§ **TASK TO COMPLETE**
Output, please, every line from the line that holds "From the photograph" to the end, exactly as written.

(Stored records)
* * * * * * *
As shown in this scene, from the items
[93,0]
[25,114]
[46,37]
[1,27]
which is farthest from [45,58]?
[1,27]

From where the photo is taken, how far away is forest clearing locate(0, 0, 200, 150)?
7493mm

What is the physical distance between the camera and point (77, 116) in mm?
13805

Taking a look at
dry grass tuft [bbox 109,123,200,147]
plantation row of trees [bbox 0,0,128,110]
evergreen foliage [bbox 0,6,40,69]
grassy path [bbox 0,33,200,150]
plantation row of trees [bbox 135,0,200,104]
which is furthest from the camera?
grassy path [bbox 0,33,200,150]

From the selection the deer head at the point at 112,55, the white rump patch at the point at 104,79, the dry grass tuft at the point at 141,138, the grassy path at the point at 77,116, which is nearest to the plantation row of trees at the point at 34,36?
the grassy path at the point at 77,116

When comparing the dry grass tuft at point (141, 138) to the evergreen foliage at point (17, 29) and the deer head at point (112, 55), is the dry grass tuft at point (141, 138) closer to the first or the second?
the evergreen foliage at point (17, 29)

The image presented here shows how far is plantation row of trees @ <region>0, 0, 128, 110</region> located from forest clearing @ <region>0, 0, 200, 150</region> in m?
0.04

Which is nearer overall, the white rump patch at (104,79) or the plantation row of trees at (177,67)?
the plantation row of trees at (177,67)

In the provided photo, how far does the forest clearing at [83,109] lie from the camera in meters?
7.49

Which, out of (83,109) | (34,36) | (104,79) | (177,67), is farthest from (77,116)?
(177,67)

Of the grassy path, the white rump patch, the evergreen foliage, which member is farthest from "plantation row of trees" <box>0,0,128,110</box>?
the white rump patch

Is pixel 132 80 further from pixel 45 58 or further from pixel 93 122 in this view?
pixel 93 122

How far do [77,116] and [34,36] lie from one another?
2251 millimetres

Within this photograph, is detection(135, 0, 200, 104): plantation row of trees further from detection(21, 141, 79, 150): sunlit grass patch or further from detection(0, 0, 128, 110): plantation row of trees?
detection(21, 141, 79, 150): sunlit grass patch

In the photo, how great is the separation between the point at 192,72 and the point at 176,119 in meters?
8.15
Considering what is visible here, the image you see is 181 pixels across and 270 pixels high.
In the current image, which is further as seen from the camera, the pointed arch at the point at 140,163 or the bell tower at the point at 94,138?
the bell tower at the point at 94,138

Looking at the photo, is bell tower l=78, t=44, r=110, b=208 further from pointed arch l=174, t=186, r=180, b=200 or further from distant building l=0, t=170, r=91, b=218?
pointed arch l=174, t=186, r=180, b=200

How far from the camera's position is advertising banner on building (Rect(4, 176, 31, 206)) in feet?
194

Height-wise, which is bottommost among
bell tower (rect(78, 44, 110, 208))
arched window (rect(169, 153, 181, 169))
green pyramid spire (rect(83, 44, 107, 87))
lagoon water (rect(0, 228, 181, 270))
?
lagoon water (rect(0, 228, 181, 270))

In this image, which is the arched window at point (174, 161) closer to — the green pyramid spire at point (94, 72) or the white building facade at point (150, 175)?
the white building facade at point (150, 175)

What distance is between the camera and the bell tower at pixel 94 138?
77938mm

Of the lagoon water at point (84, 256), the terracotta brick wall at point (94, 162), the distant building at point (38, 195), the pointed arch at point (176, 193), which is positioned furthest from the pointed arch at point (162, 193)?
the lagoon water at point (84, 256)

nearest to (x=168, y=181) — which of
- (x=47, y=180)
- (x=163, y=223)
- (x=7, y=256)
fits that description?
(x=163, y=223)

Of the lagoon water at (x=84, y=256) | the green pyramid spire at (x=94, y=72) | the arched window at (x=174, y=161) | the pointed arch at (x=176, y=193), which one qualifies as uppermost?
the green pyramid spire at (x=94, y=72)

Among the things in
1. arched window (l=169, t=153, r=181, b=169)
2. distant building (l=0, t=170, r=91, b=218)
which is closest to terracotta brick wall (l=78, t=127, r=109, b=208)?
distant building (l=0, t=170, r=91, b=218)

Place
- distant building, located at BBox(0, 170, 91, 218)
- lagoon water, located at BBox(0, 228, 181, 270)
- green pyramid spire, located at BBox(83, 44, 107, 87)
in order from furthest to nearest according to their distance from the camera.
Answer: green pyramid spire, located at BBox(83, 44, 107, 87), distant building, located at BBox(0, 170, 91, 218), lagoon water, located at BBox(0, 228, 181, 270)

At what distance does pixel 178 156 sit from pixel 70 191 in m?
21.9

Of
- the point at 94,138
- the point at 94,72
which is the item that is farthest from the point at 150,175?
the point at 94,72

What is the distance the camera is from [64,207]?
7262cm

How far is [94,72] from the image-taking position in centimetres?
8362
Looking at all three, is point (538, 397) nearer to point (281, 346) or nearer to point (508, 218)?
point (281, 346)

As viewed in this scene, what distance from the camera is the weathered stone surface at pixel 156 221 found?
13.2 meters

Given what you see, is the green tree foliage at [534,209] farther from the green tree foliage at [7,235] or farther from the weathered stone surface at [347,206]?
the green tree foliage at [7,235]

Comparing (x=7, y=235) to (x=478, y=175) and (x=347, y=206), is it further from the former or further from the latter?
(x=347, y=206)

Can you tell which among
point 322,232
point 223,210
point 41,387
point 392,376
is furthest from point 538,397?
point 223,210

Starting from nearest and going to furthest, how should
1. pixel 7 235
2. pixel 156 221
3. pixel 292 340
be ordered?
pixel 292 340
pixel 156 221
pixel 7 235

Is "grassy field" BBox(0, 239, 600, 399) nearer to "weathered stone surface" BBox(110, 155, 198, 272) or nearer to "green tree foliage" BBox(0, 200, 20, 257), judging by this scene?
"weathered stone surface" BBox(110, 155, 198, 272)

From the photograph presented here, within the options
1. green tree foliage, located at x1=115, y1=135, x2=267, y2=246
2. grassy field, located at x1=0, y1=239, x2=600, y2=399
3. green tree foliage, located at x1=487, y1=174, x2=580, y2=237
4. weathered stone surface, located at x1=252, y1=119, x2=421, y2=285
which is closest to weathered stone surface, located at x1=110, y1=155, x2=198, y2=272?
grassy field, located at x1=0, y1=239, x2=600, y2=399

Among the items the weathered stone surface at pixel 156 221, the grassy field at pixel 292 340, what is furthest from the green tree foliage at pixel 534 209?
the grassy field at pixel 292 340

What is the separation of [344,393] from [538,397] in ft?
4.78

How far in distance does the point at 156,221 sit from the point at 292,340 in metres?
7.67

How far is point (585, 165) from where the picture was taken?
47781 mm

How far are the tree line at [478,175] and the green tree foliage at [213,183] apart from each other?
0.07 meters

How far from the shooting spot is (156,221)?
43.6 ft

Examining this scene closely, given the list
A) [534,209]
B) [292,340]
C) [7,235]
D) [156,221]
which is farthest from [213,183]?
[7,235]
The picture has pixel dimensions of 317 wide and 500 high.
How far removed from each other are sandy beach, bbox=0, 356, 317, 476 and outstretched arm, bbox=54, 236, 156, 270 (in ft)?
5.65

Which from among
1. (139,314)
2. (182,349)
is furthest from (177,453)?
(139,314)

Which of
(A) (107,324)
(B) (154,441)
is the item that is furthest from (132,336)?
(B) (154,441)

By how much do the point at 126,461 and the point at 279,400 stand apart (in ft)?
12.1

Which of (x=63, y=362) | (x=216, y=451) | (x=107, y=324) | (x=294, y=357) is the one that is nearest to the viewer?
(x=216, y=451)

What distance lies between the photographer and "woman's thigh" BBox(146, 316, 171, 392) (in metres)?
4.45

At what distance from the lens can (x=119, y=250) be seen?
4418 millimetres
* * * * * * *
§ **TASK SOLUTION**
From the photograph presented here, within the options
1. green tree foliage, located at x1=115, y1=135, x2=267, y2=246
2. grassy field, located at x1=0, y1=239, x2=600, y2=399
3. green tree foliage, located at x1=487, y1=174, x2=580, y2=237
4. weathered stone surface, located at x1=252, y1=119, x2=421, y2=285
which is closest to weathered stone surface, located at x1=110, y1=155, x2=198, y2=272?
grassy field, located at x1=0, y1=239, x2=600, y2=399

Among the items the weathered stone surface at pixel 156 221, the grassy field at pixel 292 340, what is furthest from the green tree foliage at pixel 534 209?
the grassy field at pixel 292 340

What is the separation of [344,393] from [538,397] in ft?
4.78

How far in distance does the point at 156,221 sit from the point at 292,340 in metres?
7.67

How far is point (585, 165) from where the picture was taken?
47781 mm

How far are the tree line at [478,175] and the green tree foliage at [213,183] apart from each other?
0.07 meters

How far from the shooting spot is (156,221)?
43.6 ft

Examining this scene closely, given the list
A) [534,209]
B) [292,340]
C) [7,235]
D) [156,221]
which is farthest from [213,183]?
[7,235]
The picture has pixel dimensions of 317 wide and 500 high.
How far removed from each other are sandy beach, bbox=0, 356, 317, 476 and outstretched arm, bbox=54, 236, 156, 270 (in ft)?
5.65

Which from among
1. (139,314)
2. (182,349)
is furthest from (177,453)?
(139,314)

Which of
(A) (107,324)
(B) (154,441)
is the item that is furthest from (132,336)?
(B) (154,441)

By how much do the point at 126,461 and the point at 279,400 stand apart (in ft)?
12.1

Which of (x=63, y=362) | (x=216, y=451) | (x=107, y=324) | (x=294, y=357) is the one that is nearest to the viewer?
(x=216, y=451)

What distance lies between the photographer and "woman's thigh" BBox(146, 316, 171, 392) (in metres)?
4.45

At what distance from the lens can (x=119, y=250) be seen?
4418 millimetres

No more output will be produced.